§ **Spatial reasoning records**
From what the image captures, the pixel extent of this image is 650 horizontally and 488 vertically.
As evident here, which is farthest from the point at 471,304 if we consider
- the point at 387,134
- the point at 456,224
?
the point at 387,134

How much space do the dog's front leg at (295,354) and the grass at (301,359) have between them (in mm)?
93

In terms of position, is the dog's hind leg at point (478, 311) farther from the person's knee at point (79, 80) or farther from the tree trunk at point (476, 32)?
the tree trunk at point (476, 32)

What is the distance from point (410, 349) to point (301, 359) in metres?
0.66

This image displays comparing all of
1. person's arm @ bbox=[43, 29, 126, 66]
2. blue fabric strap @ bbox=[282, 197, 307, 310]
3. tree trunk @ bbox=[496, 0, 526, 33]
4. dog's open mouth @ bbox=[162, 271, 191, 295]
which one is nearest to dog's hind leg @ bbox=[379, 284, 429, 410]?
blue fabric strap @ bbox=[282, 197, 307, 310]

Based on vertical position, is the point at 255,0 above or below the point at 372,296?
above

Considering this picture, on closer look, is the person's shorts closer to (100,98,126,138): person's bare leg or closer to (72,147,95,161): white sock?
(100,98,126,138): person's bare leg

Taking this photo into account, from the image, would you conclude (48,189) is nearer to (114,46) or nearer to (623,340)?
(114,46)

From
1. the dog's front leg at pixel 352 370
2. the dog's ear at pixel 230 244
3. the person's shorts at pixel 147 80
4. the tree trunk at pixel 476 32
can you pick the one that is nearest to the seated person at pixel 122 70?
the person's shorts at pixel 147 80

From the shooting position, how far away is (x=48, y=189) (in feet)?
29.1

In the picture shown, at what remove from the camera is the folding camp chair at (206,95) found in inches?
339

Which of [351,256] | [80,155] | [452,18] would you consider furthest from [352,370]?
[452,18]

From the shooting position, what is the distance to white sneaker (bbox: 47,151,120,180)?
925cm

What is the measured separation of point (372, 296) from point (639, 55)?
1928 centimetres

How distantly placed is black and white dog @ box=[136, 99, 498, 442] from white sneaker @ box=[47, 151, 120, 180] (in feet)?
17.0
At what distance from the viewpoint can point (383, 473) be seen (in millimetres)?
* * *
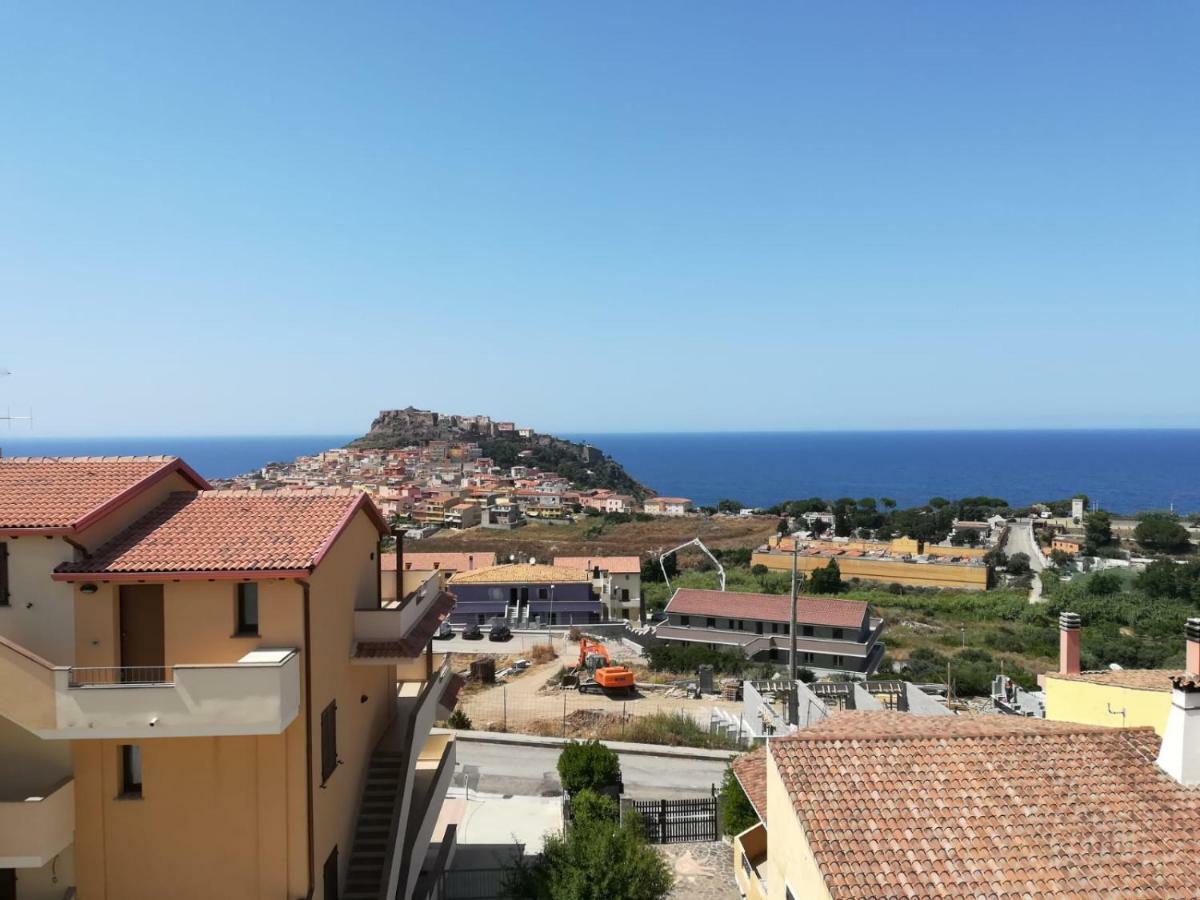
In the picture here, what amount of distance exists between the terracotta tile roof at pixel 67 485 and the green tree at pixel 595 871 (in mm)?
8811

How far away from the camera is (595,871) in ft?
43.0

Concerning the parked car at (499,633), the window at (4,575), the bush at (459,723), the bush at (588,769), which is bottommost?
--
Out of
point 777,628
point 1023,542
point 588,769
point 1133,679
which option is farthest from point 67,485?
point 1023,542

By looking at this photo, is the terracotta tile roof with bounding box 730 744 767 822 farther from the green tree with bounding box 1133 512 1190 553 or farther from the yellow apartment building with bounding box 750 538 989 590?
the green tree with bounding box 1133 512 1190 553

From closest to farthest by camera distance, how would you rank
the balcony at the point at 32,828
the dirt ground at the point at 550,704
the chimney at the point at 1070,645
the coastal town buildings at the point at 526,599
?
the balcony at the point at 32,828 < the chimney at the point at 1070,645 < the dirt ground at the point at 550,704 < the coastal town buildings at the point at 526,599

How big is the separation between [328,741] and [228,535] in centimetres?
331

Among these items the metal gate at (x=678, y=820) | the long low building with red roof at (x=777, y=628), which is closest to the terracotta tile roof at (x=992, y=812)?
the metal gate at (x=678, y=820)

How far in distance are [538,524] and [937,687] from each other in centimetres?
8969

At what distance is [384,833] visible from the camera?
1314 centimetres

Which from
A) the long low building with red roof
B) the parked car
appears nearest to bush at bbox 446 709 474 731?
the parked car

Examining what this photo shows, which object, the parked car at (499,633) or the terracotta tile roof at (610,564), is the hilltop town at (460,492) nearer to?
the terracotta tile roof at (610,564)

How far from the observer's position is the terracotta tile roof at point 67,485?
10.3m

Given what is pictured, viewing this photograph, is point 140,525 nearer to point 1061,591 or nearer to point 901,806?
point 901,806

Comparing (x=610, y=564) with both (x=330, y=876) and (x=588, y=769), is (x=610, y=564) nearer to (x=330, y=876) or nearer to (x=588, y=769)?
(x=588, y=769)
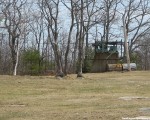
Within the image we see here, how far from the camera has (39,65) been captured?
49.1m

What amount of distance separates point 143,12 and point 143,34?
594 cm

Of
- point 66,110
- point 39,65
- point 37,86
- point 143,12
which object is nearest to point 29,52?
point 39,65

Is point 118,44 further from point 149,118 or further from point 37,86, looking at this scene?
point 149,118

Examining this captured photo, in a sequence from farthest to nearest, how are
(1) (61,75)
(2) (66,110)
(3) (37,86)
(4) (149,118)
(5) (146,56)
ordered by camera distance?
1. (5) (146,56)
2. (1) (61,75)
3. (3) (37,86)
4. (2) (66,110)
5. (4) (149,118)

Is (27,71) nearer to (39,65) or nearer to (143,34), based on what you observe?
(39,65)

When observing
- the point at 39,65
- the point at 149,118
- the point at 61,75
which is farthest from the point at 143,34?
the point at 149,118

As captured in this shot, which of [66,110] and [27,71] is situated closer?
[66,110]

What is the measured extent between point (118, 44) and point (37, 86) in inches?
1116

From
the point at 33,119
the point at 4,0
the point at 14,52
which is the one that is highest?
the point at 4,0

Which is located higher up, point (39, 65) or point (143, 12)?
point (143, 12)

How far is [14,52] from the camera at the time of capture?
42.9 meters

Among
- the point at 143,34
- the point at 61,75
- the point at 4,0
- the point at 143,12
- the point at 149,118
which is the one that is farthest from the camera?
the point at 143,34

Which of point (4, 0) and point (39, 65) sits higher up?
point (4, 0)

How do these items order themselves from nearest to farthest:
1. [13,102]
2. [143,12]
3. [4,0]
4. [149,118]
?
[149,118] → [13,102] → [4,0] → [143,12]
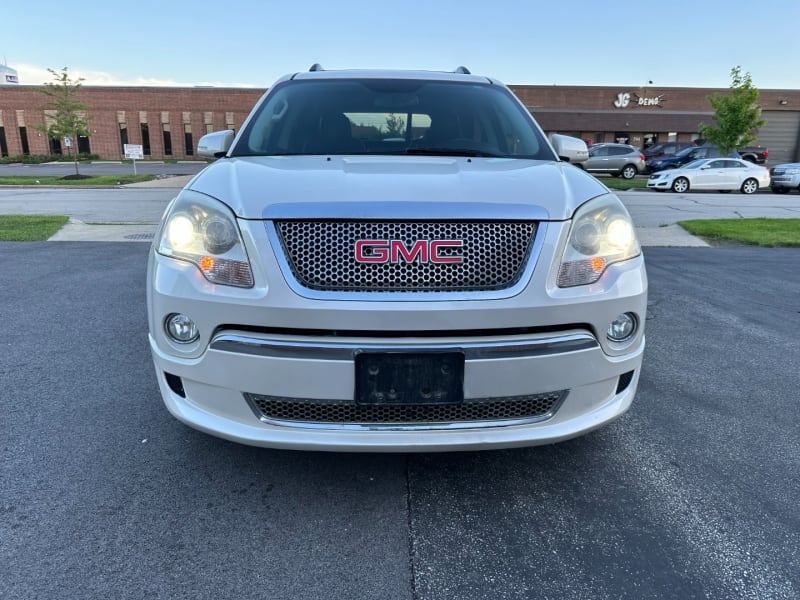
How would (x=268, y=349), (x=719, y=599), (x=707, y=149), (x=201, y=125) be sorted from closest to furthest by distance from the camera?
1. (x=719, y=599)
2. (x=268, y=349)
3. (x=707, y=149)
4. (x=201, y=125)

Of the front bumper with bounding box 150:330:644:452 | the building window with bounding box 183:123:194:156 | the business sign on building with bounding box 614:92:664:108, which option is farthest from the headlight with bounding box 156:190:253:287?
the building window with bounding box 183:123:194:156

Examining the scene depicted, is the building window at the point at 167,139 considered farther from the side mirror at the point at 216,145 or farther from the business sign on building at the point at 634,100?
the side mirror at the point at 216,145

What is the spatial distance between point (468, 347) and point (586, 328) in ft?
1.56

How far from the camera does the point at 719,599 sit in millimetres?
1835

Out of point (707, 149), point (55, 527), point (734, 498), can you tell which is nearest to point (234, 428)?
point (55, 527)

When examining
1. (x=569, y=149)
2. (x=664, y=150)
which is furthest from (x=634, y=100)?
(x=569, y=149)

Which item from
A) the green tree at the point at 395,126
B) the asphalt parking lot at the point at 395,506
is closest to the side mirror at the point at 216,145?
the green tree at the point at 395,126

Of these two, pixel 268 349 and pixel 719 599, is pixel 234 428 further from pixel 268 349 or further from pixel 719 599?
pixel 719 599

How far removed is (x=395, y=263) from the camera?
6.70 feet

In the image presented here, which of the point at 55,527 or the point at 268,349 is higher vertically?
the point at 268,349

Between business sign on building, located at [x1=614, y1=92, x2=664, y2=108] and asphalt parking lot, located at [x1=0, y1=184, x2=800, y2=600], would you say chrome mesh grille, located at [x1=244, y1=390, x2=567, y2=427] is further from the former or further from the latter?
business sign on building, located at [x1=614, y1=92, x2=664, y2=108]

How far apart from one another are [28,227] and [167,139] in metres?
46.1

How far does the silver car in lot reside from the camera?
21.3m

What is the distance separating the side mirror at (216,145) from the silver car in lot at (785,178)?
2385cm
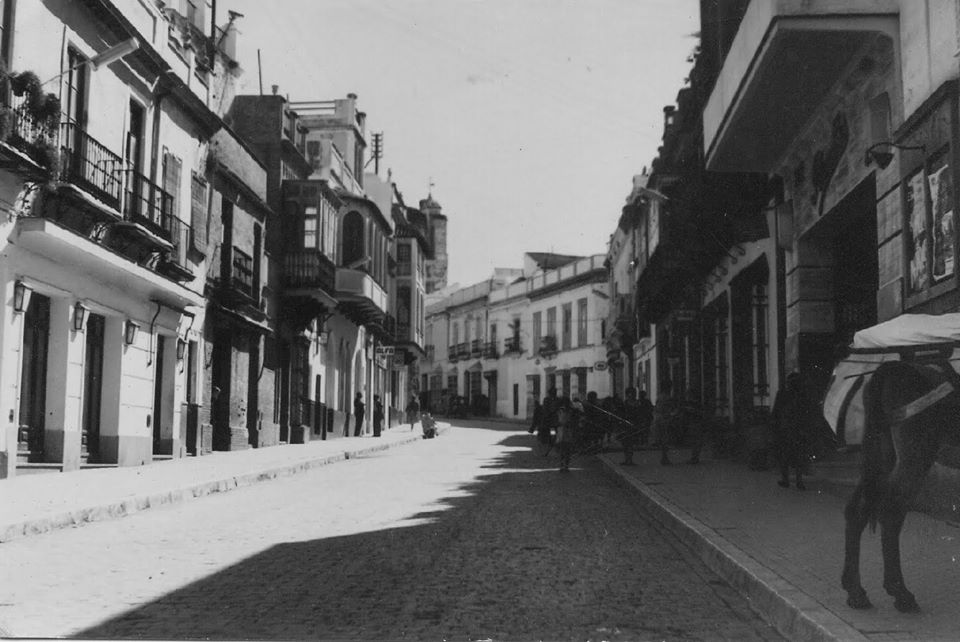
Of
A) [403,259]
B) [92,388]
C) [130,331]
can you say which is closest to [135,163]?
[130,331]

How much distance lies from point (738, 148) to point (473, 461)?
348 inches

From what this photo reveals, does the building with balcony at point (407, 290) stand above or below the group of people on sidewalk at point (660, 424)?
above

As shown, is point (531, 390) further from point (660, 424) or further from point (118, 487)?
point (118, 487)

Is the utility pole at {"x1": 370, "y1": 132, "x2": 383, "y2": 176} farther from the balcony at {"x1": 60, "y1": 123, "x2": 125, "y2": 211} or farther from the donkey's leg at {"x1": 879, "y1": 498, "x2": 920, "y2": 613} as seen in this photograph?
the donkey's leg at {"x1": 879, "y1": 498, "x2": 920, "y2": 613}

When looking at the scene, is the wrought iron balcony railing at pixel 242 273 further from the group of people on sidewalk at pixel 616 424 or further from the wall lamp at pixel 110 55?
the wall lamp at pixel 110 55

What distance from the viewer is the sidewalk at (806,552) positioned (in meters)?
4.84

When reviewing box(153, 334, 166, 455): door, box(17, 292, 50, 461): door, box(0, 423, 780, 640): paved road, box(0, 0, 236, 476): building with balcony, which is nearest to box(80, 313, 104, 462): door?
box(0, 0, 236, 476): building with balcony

§ **What is being asked**
List every line of the listing above that contains the string "separation". Case counts.

§ **Correct result**
What is the measured separation of point (372, 296) from point (639, 55)?
How big is the separation between [328,741] and [228,535] in centimetres?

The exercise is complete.